Ho quindi mandato in lagerizzazione con un piccolo colpetto di co2 per arrivare a 1 volume previsto perché… ho voluto fare carbonazione mista: parte forzata e parte rifermentata in bottiglia per arrivare ai circa 3 volumi. Mamma mia quanto sono bravo, me lo dico da solo.
E infatti ho imbottigliato una birra leggermente gasata in contropressione con iTap e inoculato una dose di 5gr/litro di zucchero e del lievito F2 della fermentis per agevolare la rifermentazione. Le bottiglie hanno riposato a temperatura di cantina, circa 15°C dopo di ché ho spostato le bottiglie in frigo a 10°C attendendo la completa carbonazione e maturazione.
Dopo 3 settimane dall’imbottigliamento ho eseguito il primo assaggio e mi volevo sparare. Nonostante il bell’aspetto, una buona limpidezza e una buona schiuma a grana molto fine, la birra non sapeva di niente. Unica cosa che si avvertiva distintamente era la puzza di piedi sudati per quella merda di Saaz di 2 anni fa!
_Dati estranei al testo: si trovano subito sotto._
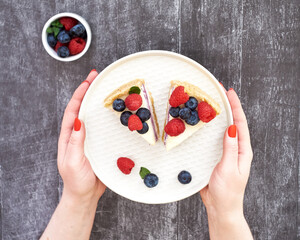 Cheesecake with berries on a grey wooden background. Top view.
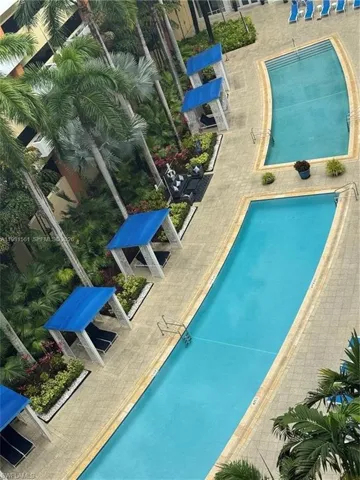 Outdoor swimming pool area featuring two distinct pool designs
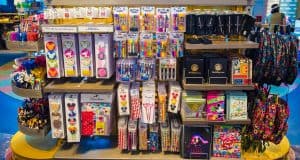 Disney Parks display of vibrant themed pens, notebooks, bookmarks, and stickers—top gift picks for fans and collectors.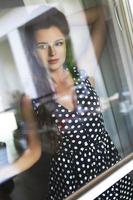 Gorgeous woman wearing beautiful dress with a polka dot pattern looking through the window photo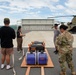 A military logistics operation on an airfield tarmac where personnel are preparing generators for transport. A CH-47 Chinook helicopter is parked in the background near a hangar, suggesting the generators will be airlifted. The scene appears to be a disaster relief or emergency supply operation, with both military and civilian personnel present.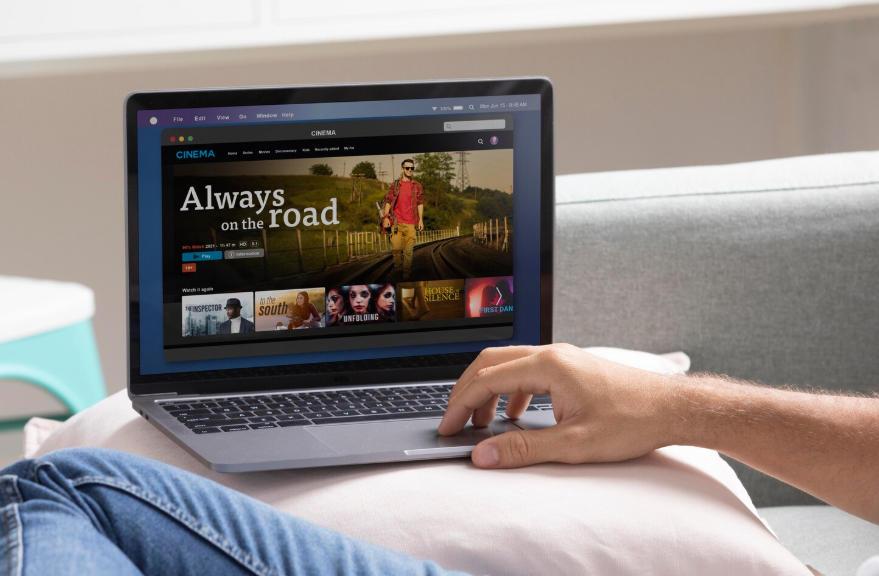 Laptop showing a streaming platform for comparing ad-supported streaming plans.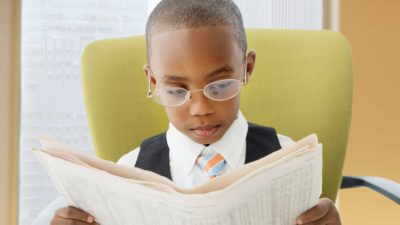 Young boy with glasses in a suit sits at a chair and reads a newspaper.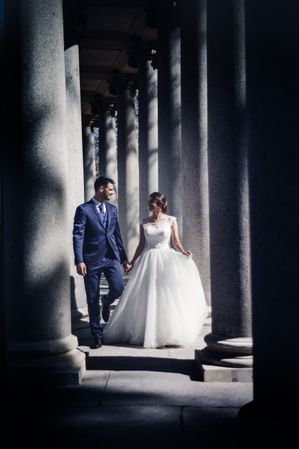 Newlyweds walking near columns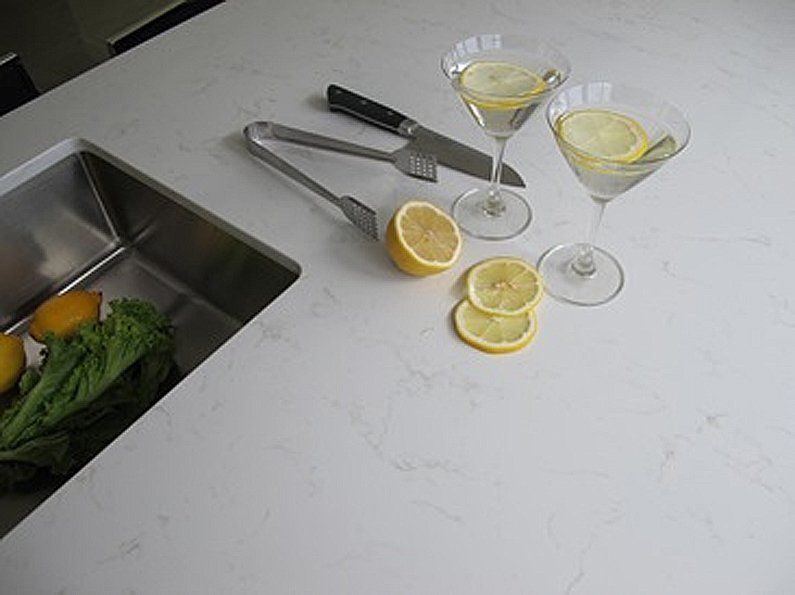 A kitchen counter with a sink , two martini glasses , lemons and tongs.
Siccome la birra era per il concorso Lost & Found, ero già pronto a scrivere ad Angelo per annullare la mia partecipazione. Poi mi son scordato e non l’ho fatto. E ho ri-assaggiato una seconda bottiglia e fortunatamente mi son dovuto ricredere. Ero pronto a buttare tutto, ma ho trovato al naso e in bocca tutto quello che mi aspettavo da una Grodziskie. Una bolla vivace e un corpo molto esile, un affumicato molto delicato, un amaro armonioso e soprattutto gli esteri fruttati di mela rossa e pera indicati dal BJCP! Ho effettuato diversi assaggi in seguito e mi son sempre più convinto di avere una birra molto valida, e mi sono sentito come un dio pagano.
Ho poi impacchettato e spedito, e atteso la premiazione. Il resto è storia.
Le schede di valutazione
Fatemi bullare un po’. Non le metto per intero, ma ci sono dei passaggi che mi hanno fatto davvero impazzire di gioia. Le condivido qui su questo blog per amore della cronaca (e per bullarmi, ma già l’ho detto). Confesso che tutt’ora non ci credo. E penso sempre che sia una burla sapientemente orchestrata da Frank, Daniele ed Angelo per farmi dispetto. Angelo e Daniele mi hanno fatto le schede. Frank era presente al BOS.
…mi sono beccato pure il leggendario Manda Manda. Ma che voglio di più?
Conclusioni
Com’era quella storia dell’orologio rotto? Ecco, in parte mi sento di quella scuola lì. D’altra parte penso che abbia pagato l’aver fatto delle scelte per certi versi diverse dagli esempi che ho assaggiato. Il tratto comune delle altre Grodziskie che ho bevuto è la bolla aggressiva, io ho voluto essere più tenue. L’affumicatura alta, la mia risulta più armonica e gentile.
Non si tratta di fare una birra clone, ma di un interpretazione dello stile. I tratti distintivi ci son tutti, ma ho preferito giocare nei range bassi e chissà come, bravura o botta di culo, ci son riuscito.